描述（由申请人提供）：雌激素受体（ER）活性通过众多基因的转录控制决定ER阳性乳腺癌细胞的生长、存活和分化。尽管 ER 是一个重要的治疗靶点，但免疫组织化学 (IHC) 检测结果呈 ER 阳性的转移性乳腺癌女性中，只有 20% - 50% 会对针对 ER 的内分泌治疗产生反应。我们的目标是开发一种比 IHC 更准确的测试，以预测在先前辅助或姑息内分泌治疗后复发的转移性乳腺癌女性的内分泌敏感性。我们称之为二线内分泌治疗。我们的假设是，ER 表达和活性最高的乳腺癌沉迷于 ER 依赖性途径，并且最容易受到内分泌治疗的影响，因此测量 ER 相关转录输出的测定将预测对内分泌治疗的反应。

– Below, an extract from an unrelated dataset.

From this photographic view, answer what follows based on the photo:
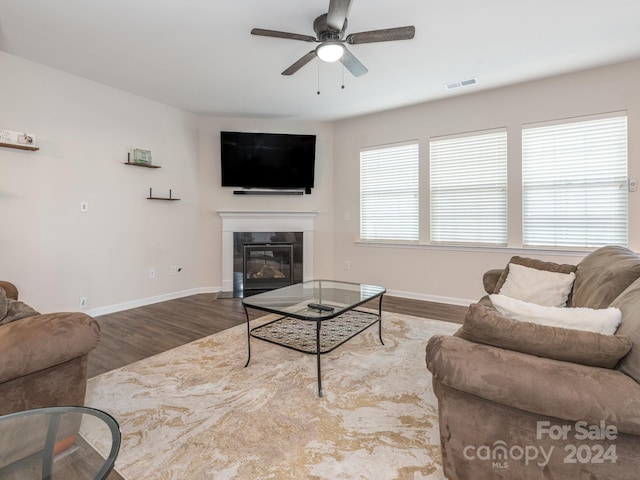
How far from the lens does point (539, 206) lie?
3.76m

为了解决这个问题，我们从独立的公共微阵列数据集中定义了多基因 ER 报告指数 (Rl)。微阵列中的 ER mRNA (ESR1) 水平可准确诊断 FNA 或组织中的 ER IHC 状态。 ESR1 和 R1 的测量结果是可重复的。 ESR1 和 R1 均与接受他莫昔芬辅助治疗的 ER 阳性乳腺癌女性的远处无复发生存期 (DRFS) 独立相关。在未经治疗的淋巴结阴性、ER 阳性乳腺癌中未发现这种与 DRFS 的关联，因此不能归因于预后。我们观察到晚期 ER 阳性乳腺癌中 ER 与其转录输出 (R1) 之间关系的分离。 ESR1表达水平相似，但R1随着阶段进展而降低。这可能导致 ER 阳性转移性乳腺癌对内分泌治疗的敏感性降低。我们建议在转移性（IV 期）ER 阳性乳腺癌中独立测量 ESR1 和 Rl 表达值，并将其作为联合报告指数 (CRI)，并将这些测量值与一般二线内分泌治疗的反应进行比较，并且在使用芳香酶抑制剂或雌激素受体调节剂治疗的患者亚群。未来，对复发性 ER 阳性乳腺癌的内分泌敏感性进行更具预测性的测试将有助于肿瘤学家确定何时继续对转移性乳腺癌进行一系列不同的内分泌治疗，以及何时将治疗改为细胞毒性化疗和/或其他治疗分子疗法。